◆ WHAT THE TASK REQUIRES ◆
Return each line of the entries below that contains the string "shorts". Reproduce every such line in full.

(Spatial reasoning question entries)
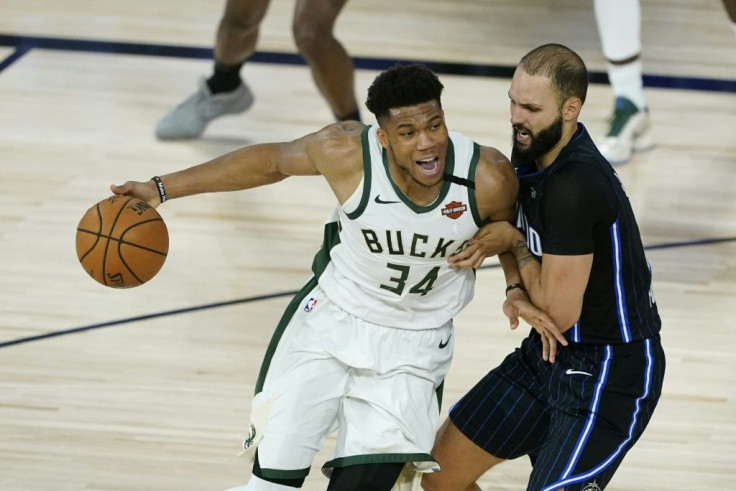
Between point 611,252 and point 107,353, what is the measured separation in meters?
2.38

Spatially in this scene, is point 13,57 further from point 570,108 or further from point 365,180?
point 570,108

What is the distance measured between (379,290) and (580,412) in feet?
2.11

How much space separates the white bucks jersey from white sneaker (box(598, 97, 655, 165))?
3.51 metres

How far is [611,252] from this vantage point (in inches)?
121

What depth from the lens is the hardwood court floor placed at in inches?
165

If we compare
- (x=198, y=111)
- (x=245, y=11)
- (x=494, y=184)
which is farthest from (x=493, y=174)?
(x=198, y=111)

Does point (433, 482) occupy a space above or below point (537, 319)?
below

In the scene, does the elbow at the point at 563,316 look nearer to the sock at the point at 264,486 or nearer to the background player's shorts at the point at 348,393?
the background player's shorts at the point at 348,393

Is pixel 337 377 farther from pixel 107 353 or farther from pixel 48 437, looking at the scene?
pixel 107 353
--
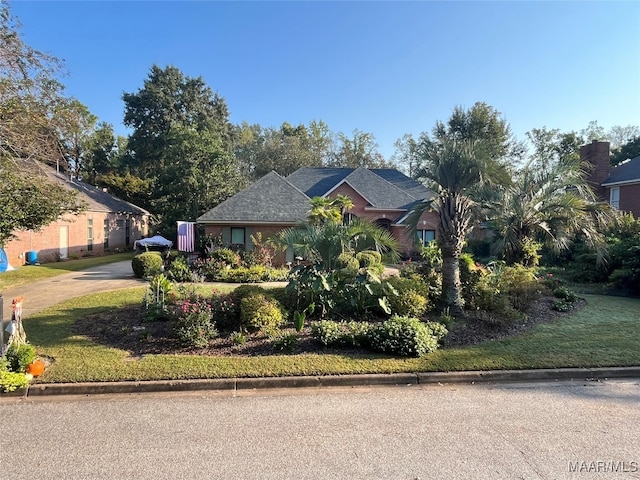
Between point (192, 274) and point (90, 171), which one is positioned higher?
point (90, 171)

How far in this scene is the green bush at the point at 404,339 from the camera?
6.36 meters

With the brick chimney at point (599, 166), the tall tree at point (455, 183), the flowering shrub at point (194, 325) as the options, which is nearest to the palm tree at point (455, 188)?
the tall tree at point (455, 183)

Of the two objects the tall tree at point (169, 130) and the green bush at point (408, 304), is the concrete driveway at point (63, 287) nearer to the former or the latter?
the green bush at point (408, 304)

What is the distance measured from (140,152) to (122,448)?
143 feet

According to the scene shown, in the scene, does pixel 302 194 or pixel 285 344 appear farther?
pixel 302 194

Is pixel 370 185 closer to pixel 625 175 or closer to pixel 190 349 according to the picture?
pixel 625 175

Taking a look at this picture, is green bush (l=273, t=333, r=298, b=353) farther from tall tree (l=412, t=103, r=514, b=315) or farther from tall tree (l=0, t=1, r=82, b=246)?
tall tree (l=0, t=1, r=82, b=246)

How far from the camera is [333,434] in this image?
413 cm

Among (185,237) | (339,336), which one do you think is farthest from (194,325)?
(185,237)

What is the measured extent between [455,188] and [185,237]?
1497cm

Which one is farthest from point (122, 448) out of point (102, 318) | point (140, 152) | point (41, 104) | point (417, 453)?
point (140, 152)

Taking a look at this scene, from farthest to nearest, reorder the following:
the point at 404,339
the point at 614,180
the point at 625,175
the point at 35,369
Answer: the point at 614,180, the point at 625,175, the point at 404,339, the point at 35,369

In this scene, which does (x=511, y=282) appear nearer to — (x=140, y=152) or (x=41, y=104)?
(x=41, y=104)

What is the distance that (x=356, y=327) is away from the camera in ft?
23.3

◆ ANSWER TO THIS PROBLEM ◆
In the scene, does the elbow at the point at 563,316 look nearer to the sock at the point at 264,486 or nearer to the background player's shorts at the point at 348,393?
the background player's shorts at the point at 348,393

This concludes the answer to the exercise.